Manage on-premises data gateway high-availability clusters and load balancing
You can use an on-premises data gateway cluster to avoid single points of failure and to load balance traffic across gateways in a cluster. To add new gateway members to a gateway cluster, go to Add another gateway to create a cluster.
High-availability clusters for an on-premises data gateway
You can create high-availability clusters of gateway installations. The clusters help ensure that your organization can access on-premises data resources from cloud services like Power BI and Power Apps. Gateway admins use such clusters to avoid single points of failure when accessing on-premises data resources.
The gateway cloud service always uses the primary gateway in a cluster unless that gateway isn't available. In that case, the service switches to the next available gateway in the cluster.
Make sure the gateway members in a cluster are running the same gateway version, as different versions could cause unexpected failures based on supported functionality.
Manage a gateway cluster
After you create a cluster of two or more gateways, all gateway management operations apply to every gateway in the cluster. These operations include granting administrative permissions to a gateway and adding data sources or connections.
For example, when admins select Manage gateways in Power BI, the list of registered clusters or individual gateways is displayed. But the individual gateway instances that are members of the cluster aren't displayed.
All requests are routed to the primary instance of a gateway cluster. If the primary gateway instance isn't online, the request is routed to another gateway instance in the cluster.

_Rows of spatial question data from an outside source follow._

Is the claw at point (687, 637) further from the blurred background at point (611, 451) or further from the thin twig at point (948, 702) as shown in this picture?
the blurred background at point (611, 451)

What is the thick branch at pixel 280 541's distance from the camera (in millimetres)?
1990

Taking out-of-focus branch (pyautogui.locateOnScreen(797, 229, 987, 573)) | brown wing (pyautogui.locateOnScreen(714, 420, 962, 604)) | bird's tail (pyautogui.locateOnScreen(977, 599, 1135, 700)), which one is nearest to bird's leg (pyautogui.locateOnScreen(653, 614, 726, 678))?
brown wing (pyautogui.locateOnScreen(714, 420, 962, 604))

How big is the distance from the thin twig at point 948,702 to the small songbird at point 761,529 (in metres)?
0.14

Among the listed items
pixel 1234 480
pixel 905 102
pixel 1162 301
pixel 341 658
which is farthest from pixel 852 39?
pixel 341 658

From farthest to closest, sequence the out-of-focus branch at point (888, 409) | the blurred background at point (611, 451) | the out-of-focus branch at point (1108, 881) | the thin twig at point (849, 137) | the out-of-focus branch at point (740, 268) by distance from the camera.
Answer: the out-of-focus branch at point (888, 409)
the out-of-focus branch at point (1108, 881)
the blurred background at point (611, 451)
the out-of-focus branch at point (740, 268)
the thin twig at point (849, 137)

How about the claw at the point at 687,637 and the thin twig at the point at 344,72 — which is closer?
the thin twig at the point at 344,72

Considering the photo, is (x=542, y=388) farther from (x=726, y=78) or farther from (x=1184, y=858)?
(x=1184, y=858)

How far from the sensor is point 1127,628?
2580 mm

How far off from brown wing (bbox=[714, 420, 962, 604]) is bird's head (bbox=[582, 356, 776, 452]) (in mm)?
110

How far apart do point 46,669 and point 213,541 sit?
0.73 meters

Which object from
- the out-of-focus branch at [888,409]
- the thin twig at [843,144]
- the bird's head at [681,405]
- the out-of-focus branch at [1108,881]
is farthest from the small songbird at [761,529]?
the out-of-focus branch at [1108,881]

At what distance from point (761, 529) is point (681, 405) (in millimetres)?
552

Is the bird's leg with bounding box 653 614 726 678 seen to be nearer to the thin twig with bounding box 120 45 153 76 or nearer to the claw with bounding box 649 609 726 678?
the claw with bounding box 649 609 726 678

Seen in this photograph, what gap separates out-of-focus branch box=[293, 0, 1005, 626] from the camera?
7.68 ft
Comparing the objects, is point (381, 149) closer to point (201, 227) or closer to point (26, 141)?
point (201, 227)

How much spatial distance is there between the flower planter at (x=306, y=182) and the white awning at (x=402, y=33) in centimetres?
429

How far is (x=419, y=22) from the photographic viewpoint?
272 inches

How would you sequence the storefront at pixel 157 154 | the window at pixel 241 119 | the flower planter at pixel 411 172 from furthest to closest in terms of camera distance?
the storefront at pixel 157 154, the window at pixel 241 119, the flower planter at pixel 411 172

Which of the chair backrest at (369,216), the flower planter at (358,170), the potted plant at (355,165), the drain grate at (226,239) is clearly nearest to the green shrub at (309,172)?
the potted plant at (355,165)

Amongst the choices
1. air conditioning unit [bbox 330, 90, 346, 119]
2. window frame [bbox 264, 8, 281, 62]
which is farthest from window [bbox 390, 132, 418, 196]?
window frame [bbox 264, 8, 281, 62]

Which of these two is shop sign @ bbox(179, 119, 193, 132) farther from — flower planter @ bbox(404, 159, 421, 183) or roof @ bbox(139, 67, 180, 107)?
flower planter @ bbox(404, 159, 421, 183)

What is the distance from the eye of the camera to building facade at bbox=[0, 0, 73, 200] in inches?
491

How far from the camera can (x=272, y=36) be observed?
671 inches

Load balance across gateways in a cluster
You can choose to let traffic be distributed evenly across gateways in a cluster. By default, the selection of a gateway during load balancing—that is, when "Distribute requests across all active gateways in this cluster" is enabled—is random. You can change this setting to distribute the load.
It is recommended to disable or remove an offline gateway member in the cluster. If a gateway member is offline instead of disabled or removed, we may try to execute a query on that offline member, before moving to the next one. This can negatively impact the performance.
For example, to provide load balancing from the Power BI service, select the gear icon in the upper-right corner, then select Manage gateways. Next, select Distribute requests across all active gateways in this cluster.
Load balance based on CPU, Memory, concurrency limits
As mentioned earlier, the selection of a gateway during load balancing is random. Gateway admins can, however, throttle the resource usage of each gateway member. With throttling, you can make sure either a gateway member or the entire gateway cluster isn't overloaded. Overloaded system resources may cause request failures.
If a gateway cluster with load balancing enabled receives a request from one of the cloud services (like Power BI), it randomly selects a gateway member. If this member gateway is already at or over one of the throttling limits specified below, another member within the cluster is selected. If all members within the cluster are in the same state, the request fails.
A gateway admin should update the following settings in the Microsoft.PowerBI.DataMovement.Pipeline.GatewayCore.dll.config file available in the Program Files\On-premises data gateway folder in order to adjust throttling limits. Concurrency throttling is enabled by default.
CPUUtilizationPercentageThreshold - This configuration allows gateway admins to set a throttling limit for CPU. The permissible range for this configuration is 0 to 100. A value of 0, which is the default, indicates that this configuration is disabled.
MemoryUtilizationPercentageThreshold - This configuration allows gateway admins to set a throttling limit for memory. The permissible range for this configuration is 0 to 100. A value of 0, which is the default, indicates that this configuration is disabled.
ResourceUtilizationAggregationTimeInMinutes - This configuration sets the time in minutes for which CPU and memory system counters of the gateway machine are aggregated. The aggregated values are then compared against the respective threshold limits set for CPUUtilizationPercentageThreshold and MemoryUtilizationPercentageThreshold. The default value for this configuration is 5.
ConcurrentOperationLimitPreview - This configuration sets concurrent operation limit for the Gateway. BypassConcurrentOperationLimit can be set to remove all concurrent operation limits. The default value for this configuration is 40.
You can also change the load balancing setting through PowerShell.
Example errors when limit encountered
The gateway you selected can't establish data source connections because it's exceeded the CPU limit set by your gateway admin. Try again later, or ask your gateway admin to increase the limit.
The gateway you selected can't establish data source connections because it's exceeded the memory limit set by your gateway admin. Try again later, or ask your gateway admin to increase the limit.
The gateway you selected can't establish data source connections because it's exceeded the concurrency limit set by your gateway admin. Try again later, or ask your gateway admin to increase the limit.